This note describes a parsing algorithm for a slightly unusual query syntax. I will explain how to discover it by taking a series of small steps starting from traditional logic program syntax (skip to the first section if you haven’t seen that before).
summary. The point of the new syntax is that it requires fewer binary join variables (variables that show up in exactly two positions). For instance, if I want to know about all the cats that are on shelves1, I might write this Prolog query:
cat(X), on(X, Y), shelf(Y)but in the new syntax, we can write
cat on shelfThis relies on two ideas: allow predicates to come out of order
that way
oncan show up in-between its arguments
and allow unary predicates to be used like variables
so instead of using a unary predicate application like
cat Xto pick out each cat, and then pluggingXsomewhere else in the query, we just writecatwhere we want it to go.
I want to know about all the cats that are on shelves:
cat(X), on(X, Y), shelf(Y)Each section will begin with this example written in a different way.

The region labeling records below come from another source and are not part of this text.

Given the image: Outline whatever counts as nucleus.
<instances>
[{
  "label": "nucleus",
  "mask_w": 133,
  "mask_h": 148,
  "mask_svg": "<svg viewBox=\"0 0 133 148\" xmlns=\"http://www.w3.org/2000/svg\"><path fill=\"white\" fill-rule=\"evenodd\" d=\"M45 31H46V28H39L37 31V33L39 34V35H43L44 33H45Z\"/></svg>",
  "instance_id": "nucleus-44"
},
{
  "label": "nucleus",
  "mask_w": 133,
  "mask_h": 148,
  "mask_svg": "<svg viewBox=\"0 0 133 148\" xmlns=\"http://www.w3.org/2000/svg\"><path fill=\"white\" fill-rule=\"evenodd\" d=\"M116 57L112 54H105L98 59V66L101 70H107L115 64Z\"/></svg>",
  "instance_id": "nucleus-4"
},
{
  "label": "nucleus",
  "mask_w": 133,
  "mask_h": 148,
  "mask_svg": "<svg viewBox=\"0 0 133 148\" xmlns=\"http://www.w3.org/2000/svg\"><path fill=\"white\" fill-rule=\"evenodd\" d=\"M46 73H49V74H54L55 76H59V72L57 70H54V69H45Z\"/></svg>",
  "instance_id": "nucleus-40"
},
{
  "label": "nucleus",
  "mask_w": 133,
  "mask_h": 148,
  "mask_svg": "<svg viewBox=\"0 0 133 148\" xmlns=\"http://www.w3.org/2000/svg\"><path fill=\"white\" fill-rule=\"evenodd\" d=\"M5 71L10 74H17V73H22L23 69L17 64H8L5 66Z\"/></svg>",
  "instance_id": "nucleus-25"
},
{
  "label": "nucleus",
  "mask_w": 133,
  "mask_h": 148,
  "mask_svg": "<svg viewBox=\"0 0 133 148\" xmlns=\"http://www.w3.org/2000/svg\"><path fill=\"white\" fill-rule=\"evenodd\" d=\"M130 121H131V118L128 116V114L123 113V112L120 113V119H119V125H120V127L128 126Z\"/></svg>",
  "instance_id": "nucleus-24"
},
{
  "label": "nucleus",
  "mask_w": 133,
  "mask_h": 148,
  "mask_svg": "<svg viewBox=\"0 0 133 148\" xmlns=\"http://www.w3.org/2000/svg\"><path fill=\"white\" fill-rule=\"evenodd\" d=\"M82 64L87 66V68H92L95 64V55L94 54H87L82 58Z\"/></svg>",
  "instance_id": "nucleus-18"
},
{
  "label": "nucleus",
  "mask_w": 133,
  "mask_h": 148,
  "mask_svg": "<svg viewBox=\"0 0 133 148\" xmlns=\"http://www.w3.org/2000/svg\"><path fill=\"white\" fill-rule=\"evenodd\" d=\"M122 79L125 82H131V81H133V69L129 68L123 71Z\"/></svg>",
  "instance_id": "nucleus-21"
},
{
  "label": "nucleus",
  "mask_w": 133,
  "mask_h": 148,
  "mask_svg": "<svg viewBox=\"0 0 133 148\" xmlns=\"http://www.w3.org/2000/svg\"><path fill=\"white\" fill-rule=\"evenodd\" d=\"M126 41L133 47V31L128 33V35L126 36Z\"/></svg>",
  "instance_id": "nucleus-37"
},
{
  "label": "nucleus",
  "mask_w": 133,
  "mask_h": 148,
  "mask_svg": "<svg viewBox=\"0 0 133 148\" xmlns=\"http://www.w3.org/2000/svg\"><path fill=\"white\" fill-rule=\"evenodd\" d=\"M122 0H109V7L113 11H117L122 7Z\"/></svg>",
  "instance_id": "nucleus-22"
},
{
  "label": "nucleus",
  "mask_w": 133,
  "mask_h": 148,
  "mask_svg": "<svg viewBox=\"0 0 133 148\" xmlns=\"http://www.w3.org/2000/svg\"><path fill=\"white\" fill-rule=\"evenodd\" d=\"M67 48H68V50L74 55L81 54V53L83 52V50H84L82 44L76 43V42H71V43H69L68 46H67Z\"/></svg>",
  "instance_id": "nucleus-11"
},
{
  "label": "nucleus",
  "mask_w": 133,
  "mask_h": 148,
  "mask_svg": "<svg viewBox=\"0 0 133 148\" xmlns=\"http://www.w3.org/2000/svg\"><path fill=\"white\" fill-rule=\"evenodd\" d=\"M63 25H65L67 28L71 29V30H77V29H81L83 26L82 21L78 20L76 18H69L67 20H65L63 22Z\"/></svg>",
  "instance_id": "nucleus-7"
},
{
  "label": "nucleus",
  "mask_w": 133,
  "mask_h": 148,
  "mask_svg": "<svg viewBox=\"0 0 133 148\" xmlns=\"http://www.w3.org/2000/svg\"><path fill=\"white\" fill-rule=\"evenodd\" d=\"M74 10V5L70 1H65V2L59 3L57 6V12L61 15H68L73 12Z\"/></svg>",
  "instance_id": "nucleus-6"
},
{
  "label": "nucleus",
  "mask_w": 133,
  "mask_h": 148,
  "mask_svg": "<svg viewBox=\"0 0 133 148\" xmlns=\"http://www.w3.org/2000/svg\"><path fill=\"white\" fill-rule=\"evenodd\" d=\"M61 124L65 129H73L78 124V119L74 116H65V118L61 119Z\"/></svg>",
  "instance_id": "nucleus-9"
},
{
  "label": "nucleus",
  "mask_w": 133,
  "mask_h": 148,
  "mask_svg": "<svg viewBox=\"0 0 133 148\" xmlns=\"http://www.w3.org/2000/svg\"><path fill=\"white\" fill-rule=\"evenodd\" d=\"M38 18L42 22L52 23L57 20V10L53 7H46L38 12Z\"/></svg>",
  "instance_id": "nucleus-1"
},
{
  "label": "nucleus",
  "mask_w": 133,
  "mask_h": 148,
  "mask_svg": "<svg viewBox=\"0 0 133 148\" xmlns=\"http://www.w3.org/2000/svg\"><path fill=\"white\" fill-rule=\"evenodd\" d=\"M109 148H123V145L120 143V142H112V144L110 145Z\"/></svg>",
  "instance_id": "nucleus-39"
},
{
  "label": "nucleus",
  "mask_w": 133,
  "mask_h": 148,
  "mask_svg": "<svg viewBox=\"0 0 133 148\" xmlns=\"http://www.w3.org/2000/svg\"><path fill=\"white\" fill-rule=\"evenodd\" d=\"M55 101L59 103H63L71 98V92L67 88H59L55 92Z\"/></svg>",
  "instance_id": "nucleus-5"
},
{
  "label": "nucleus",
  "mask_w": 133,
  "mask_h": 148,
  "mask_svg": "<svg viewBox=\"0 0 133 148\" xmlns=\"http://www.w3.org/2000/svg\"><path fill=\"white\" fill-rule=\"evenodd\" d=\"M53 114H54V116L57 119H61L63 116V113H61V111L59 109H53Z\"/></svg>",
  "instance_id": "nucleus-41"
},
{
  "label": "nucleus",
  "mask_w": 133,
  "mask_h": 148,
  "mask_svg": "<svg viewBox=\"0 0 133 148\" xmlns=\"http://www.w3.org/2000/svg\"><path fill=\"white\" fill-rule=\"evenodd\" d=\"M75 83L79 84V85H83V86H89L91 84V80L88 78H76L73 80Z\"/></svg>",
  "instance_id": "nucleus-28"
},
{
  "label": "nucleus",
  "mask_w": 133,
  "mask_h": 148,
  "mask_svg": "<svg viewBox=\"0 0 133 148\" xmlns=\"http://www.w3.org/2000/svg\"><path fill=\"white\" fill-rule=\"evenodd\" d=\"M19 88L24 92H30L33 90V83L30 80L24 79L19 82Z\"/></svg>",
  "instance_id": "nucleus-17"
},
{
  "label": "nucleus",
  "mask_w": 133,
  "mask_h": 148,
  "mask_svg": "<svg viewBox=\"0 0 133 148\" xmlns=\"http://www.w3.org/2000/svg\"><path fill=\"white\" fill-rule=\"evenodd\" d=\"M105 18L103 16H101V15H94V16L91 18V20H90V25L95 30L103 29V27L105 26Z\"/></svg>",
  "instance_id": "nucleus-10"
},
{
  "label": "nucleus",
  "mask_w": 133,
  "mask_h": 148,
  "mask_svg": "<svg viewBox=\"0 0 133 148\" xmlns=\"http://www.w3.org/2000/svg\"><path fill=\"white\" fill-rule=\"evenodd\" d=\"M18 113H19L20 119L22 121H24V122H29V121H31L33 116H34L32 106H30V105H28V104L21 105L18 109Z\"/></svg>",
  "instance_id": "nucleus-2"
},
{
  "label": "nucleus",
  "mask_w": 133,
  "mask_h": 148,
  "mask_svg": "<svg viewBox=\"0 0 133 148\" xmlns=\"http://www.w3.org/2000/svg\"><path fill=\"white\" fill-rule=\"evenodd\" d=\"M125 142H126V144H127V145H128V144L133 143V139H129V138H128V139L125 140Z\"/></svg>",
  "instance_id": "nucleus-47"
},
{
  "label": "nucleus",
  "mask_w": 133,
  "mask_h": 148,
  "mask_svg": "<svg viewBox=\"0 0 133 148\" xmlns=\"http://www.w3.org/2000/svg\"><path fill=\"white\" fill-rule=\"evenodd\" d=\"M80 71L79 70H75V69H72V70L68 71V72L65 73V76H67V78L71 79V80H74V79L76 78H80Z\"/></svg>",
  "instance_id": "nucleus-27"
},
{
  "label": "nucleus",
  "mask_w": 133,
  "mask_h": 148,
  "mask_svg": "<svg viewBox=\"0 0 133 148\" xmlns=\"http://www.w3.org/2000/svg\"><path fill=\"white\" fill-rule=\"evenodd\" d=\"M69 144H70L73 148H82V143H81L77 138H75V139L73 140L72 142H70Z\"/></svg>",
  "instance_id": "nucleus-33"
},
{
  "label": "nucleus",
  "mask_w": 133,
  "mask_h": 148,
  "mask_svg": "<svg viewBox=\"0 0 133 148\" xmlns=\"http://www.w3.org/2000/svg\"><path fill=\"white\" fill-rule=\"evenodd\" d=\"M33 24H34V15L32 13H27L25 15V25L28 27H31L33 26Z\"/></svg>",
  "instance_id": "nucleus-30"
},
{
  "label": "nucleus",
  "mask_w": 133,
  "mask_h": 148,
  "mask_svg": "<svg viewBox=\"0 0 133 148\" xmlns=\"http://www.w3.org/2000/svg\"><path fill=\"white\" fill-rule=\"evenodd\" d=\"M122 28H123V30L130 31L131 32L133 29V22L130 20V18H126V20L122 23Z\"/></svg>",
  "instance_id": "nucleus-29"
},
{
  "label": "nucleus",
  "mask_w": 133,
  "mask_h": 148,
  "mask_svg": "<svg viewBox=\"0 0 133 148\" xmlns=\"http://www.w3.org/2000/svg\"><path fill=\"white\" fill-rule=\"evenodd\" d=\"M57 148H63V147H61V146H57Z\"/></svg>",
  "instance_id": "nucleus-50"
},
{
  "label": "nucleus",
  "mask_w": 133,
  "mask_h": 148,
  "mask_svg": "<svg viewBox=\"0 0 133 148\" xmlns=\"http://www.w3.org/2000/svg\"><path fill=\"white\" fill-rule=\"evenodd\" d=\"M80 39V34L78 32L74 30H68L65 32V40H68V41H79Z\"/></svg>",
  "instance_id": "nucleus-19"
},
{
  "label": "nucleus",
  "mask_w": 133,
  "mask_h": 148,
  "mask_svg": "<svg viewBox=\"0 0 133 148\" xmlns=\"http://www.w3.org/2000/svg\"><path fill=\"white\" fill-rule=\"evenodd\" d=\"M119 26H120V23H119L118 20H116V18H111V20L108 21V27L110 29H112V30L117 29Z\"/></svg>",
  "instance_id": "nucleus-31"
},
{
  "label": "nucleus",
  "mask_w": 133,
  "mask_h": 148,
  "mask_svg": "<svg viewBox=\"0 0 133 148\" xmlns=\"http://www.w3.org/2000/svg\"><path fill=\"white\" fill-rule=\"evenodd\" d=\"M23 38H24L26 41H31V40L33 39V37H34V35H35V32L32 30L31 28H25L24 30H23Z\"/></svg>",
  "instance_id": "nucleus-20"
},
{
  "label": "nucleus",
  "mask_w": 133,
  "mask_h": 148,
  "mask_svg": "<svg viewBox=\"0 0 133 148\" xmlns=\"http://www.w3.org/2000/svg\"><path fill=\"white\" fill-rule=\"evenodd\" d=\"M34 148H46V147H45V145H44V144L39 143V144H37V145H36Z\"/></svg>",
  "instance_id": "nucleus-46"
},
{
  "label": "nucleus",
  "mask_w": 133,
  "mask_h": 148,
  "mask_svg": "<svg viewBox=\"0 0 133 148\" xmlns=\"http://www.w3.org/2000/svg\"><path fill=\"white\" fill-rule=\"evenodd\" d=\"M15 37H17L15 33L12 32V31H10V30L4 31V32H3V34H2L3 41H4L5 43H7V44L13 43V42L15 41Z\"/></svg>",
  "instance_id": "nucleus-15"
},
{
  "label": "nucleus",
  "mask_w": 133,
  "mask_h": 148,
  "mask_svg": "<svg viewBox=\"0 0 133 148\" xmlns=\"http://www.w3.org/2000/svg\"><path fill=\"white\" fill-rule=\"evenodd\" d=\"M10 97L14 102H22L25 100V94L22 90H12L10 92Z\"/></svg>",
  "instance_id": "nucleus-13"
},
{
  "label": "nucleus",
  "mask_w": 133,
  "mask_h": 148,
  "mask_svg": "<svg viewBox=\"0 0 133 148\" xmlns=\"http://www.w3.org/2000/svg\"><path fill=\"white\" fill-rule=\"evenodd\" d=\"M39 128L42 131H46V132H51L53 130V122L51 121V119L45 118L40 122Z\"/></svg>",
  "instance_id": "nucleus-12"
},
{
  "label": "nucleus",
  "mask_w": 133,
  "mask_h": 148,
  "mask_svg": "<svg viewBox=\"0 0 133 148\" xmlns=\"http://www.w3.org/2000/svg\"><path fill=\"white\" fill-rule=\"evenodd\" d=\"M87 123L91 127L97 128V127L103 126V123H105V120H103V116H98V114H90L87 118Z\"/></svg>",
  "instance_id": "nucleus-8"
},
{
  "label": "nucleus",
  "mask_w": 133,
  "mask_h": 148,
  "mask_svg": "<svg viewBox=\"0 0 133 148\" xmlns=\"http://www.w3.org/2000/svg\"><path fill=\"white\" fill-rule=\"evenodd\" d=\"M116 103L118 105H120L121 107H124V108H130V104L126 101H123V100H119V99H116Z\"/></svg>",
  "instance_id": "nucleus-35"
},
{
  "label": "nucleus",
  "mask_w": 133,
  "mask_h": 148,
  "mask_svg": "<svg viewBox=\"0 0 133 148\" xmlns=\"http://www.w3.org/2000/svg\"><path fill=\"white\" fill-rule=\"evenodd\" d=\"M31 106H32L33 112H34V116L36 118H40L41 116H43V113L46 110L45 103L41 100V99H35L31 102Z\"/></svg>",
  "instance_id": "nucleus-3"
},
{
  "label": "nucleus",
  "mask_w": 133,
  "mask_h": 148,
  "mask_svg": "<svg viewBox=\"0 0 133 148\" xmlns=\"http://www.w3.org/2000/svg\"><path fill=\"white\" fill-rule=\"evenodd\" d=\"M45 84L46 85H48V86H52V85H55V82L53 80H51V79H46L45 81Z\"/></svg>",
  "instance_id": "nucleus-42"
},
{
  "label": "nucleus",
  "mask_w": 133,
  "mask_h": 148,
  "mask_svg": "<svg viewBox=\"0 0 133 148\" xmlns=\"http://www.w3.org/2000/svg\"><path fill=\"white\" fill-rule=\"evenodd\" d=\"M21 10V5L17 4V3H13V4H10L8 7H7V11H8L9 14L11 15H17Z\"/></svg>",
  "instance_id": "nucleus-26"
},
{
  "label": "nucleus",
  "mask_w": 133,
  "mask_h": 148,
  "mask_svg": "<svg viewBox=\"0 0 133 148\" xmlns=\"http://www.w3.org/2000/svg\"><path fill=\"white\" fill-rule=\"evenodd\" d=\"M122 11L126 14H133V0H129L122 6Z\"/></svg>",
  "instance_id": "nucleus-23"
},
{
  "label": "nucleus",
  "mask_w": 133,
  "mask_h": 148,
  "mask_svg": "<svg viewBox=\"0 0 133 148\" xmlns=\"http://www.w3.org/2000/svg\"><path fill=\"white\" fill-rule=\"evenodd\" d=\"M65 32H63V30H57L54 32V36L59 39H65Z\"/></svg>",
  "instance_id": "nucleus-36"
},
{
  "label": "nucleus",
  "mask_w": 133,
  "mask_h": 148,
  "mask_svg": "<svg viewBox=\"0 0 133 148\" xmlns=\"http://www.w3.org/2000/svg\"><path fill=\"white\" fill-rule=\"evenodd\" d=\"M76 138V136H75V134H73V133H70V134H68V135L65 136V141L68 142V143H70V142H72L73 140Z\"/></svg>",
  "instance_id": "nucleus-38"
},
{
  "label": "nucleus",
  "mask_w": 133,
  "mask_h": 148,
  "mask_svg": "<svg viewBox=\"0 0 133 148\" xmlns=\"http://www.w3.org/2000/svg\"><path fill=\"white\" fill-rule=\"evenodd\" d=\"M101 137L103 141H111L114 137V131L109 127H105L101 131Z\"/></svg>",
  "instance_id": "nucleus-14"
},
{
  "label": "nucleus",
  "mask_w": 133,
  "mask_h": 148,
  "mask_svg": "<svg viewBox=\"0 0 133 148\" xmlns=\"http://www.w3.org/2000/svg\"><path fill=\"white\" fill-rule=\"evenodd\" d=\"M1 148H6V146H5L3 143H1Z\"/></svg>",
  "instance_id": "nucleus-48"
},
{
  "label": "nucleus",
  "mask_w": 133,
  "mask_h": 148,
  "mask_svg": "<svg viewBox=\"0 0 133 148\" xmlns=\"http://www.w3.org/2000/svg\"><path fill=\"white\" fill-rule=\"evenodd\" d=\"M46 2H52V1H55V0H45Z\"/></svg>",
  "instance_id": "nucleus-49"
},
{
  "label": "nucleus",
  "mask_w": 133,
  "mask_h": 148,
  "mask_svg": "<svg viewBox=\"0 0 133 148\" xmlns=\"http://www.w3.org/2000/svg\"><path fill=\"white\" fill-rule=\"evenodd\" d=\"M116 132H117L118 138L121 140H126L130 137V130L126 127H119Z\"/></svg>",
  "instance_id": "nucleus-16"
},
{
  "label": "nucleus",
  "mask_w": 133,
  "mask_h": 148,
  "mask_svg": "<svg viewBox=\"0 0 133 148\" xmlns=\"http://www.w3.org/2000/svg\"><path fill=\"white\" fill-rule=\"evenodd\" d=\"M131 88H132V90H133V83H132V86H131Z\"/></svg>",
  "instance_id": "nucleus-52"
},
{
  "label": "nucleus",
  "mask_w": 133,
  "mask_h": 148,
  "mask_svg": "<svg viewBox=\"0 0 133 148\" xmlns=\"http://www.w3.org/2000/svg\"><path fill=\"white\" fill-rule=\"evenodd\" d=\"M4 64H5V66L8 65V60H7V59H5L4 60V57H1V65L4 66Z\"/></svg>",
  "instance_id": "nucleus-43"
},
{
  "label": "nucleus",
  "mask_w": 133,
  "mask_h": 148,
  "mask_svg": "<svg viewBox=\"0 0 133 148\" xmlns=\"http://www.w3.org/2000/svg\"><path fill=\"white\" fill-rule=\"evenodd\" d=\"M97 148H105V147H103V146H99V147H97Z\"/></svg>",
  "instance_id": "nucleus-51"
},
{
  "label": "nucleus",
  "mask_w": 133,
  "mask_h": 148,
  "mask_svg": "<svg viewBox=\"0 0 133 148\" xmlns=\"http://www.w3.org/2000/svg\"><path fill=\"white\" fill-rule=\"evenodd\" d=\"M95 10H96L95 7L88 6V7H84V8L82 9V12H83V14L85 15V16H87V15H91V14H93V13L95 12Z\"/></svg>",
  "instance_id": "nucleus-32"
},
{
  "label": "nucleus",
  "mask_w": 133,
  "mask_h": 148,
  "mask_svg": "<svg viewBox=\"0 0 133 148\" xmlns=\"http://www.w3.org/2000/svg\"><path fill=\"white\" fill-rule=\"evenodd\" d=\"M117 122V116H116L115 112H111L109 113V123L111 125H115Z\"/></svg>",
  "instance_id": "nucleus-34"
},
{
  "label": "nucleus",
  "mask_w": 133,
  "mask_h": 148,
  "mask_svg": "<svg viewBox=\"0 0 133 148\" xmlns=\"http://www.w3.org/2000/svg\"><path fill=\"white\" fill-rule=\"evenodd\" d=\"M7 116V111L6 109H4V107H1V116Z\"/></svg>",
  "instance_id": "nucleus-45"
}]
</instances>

cat X, on X Y, shelf Ysimilar to syntax of Standard ML, Haskell.
: cat/1 shelf/1 on/2
cat X on X Y shelf YArity refers to the number of parameters that a predicate
needs to be applied to, and the number of columns in the corresponding
relation. So every cat tuple contains one value, which we
take to represent the cat in question, and on has
arity two because it relates two things to each other (the “supported”
and the “supporter”).
You could call a set of predicates and their arities a schema. With a schema, and assuming that each predicate is fully applied, we know where the commas should be, so we could omit them. Commas are still useful for readability.
on cat shelfThis is the first substantial step. We read this as some cat is on some shelf, where the variables representing those entities have been elided. We need to infer them. We do so with this algorithm:
Note that when we say unary predicate we mean both a predicate that starts out unary, and any higher-arity predicate that has been partially applied. Here is how the algorithm processes the example:
; output | stack | input
------------------------
(0) . | . | on cat shelf
(2) . | on | cat shelf
(2) . | on cat | shelf
(1) cat X | on X | shelf
(2) cat X | on X shelf | .
(1) cat X, on X Y, shelf Y | . | .The final result is a series of fully applied predicates.
(aside if you are familiar with the jargon: Prolog programs have a verbosity problem compared to functional programs; it’s kind of like being forced to write in ANF form. This algorithm is similar to the ANF translation.)
cat X, X on Y, shelf Yor simply
cat on shelfWe use the same algorithm, but modify step (1):
Here’s a more elaborate example that involves a ternary word:
: telescope/1 with/2 sees/3
; cat sees cat with telescope
(0) . | . | cat sees cat with telescope
(2) . | cat | sees cat with telescope
(2) . | cat sees | cat with telescope
(1) cat X | sees X | cat with telescope
(2) cat X | sees X cat | with telescope
(1) cat X, cat Y | sees X Y | with telescope
(2) cat X, cat Y | sees X Y with | telescope
(1) cat X, cat Y, sees X Y T | with T | telescope
(2) cat X, cat Y, sees X Y T | with T telescope | .
(1) cat X, cat Y, sees X Y T, with T Z, telescope Z | . | .Linguistic aside: we’re thinking of sees/3 as a
relation that marks an instance of seeing; the instance is
captured by T. The subject and object (X, Y)
are also captured by sees/3, but other optional modifiers
(the instrument, in this example) can be attached using other
predicates.
Final notes:
The algorithm handles variables in the input stream: treat each
variable like an arity-one predicate, and when you need to “apply”
variable X to a fresh variable Y, generate the
item X = Y. You can eliminate these equalities via
substitution afterwards or as you go.
Pairs of unary predicates, for instance
cat telescope and telescope cat, unwind into
the same items, just in a different order. Assuming all relations are
finite, the query defined is the same in either case. This property is
necessary for the validity of re-ordering. You might not want to use
this in a context where the order of predicates matters for
performance/termination.
The algorithm doesn’t handle >2 arity predicates as well as you might want (can’t place multiple arguments before the predicate).
It allows for various confusing expressions like
on on cat cat = on (on cat) cat = on cat Y, on Y catthat is, “a cat is on something that is on a cat”. This sentence has the property that its parse requires more than two entries of stack space. Conjecture: sentences that require only two entries more closely resemble English clauses.
There are many useful operators to discover! For instance, if you later need to refer to the cat, you are forced to rewrite the query:
cat X, X on shelfInstead, let’s define a ternary equality predicate, written
&. We’ll assume that & X Y Z is true
exactly when X = Y = Z. Then we can write
cat & X on shelfwhich is lexically a smaller depature from the original query. Note that this also helps with “every long black cat on a shelf”:
(long & black & cat) on shelfAlternatively we could use : as the glyph, and write
cute things like
(X : cat & black) on shelfIt probably fails on more difficult natural language examples. It would be interesting to see if types can help.